For no reason at all, I’ve kept that story secret for the last 18 years.

So, the story from my group, about the guy ending up in Philly is the story that scared me straight. Blacking out is serious business. How many times do I still think back and make myself sick with worry about the damage I could have inflicted to an unknown number of people? How easy it would have been for me to ruin countless lives, or even my own?

I’m convinced that God was watching over me.

Why was God watching over me?

Mid-sentence of that thought: “Why is God watch--,” my counselor summed things up this way:

“You don’t have to be a fall-down drunk to be an alcoholic. It doesn’t matter if you drink every minute of the day, or once a year during Thanksgiving; if you can’t control your drinking, you have a problem.”

If I would have been staring at him instead of my feet, my money says he was looking directly at me. He should have been. That was my beef with the term ‘alcoholic’.

As an addict, if I had a few different options for what to do on any given night, I would rearrange whatever schedule I had so that I could hang out with the crowd that was going to be out drinking. That means, if I had to inconvenience my entire day, just to ensure that by the end of the night I ended up where the drinking was - consider it done. Didn’t matter to me who got the shaft.

Spend the day together as a family? How about we spend just a couple hours together so I can make last-call. Drive together out of town? How about I meet you there so I can do my thing the night before and still have time to heal before meeting up with you. Want to hit church together Sunday morning? How about I change my entire Saturday schedule so that we can hit the early service, that way I can still make it out for the night and not have to worry about showing up to church in noticeably rough shape.

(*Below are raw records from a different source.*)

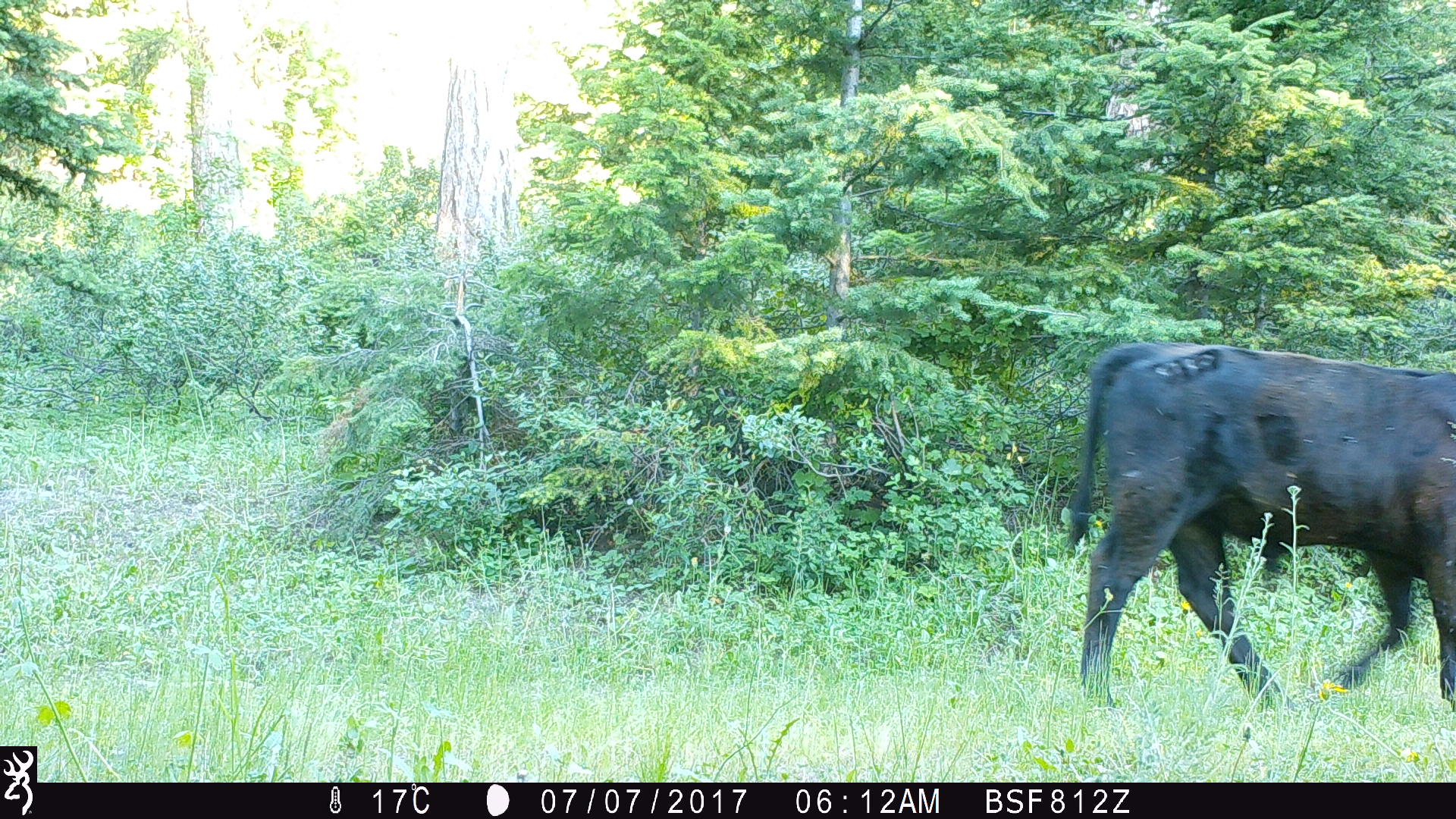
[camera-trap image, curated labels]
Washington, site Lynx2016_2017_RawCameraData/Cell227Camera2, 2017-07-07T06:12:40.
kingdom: Animalia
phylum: Chordata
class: Mammalia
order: Artiodactyla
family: Bovidae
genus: Bos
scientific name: Bos taurus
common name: domestic cattle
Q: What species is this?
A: Domestic cattle (Bos taurus).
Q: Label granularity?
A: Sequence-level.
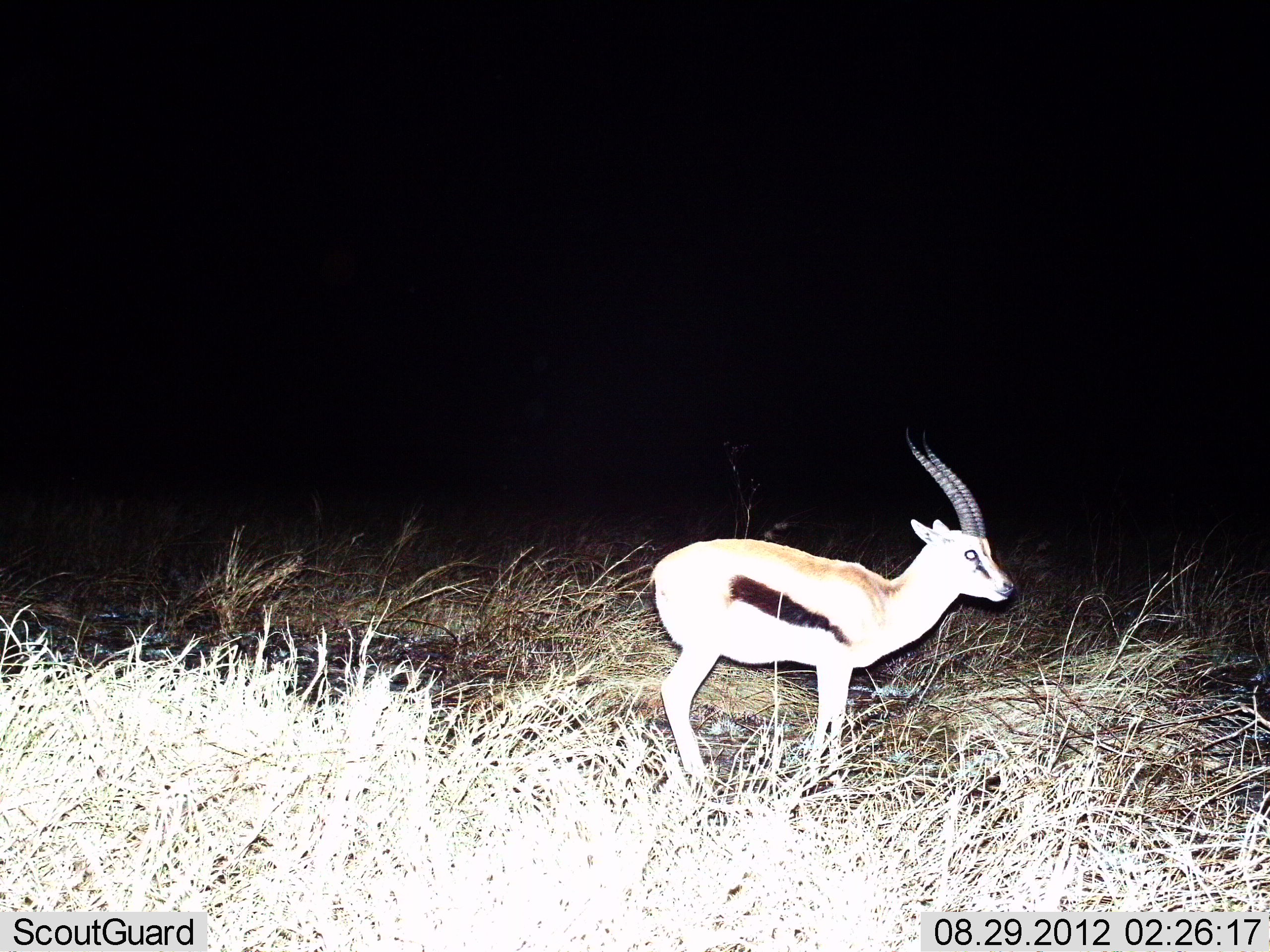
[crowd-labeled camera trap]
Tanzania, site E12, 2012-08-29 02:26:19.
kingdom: Animalia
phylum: Chordata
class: Mammalia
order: Artiodactyla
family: Bovidae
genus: Eudorcas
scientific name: Eudorcas thomsonii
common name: thomson's gazelle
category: gazellethomsons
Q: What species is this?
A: Gazellethomsons (thomson's gazelle) (Eudorcas thomsonii).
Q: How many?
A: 1.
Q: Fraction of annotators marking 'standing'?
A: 90%.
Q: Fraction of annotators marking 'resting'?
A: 0%.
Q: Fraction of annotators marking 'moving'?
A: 10%.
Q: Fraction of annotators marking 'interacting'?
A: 0%.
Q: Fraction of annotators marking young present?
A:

Those examples don’t even begin to scratch the surface to what lengths of deceit and selfishness we’re capable of.

On the night of my third DUI, we went out to the MOA for Dad’s birthday. I think it was “Players” at the time, but even if it wasn’t, I remember it was on that top floor that is now basically closed down. Everyone was there... Toni, Angie, Nick, You, Dad, me. I was the only one who cut out early, remember? I don’t even think anyone was done eating before I cleared my plate and walked off. I still think about that night, but now my thoughts are on how much that might have hurt Dad. And you. It was so disrespectful and rude. Let me come clean Mom, my mind wasn’t on Dad’s birthday in the Mall of America. It was on Coach’s Bar and Grill in River Falls, Wisconsin.

Dad, not only did I cut out early on your birthday, but I went out and got arrested on your birthday, with your truck that you let me borrow.

Stupid.

That’s all I have to say about that.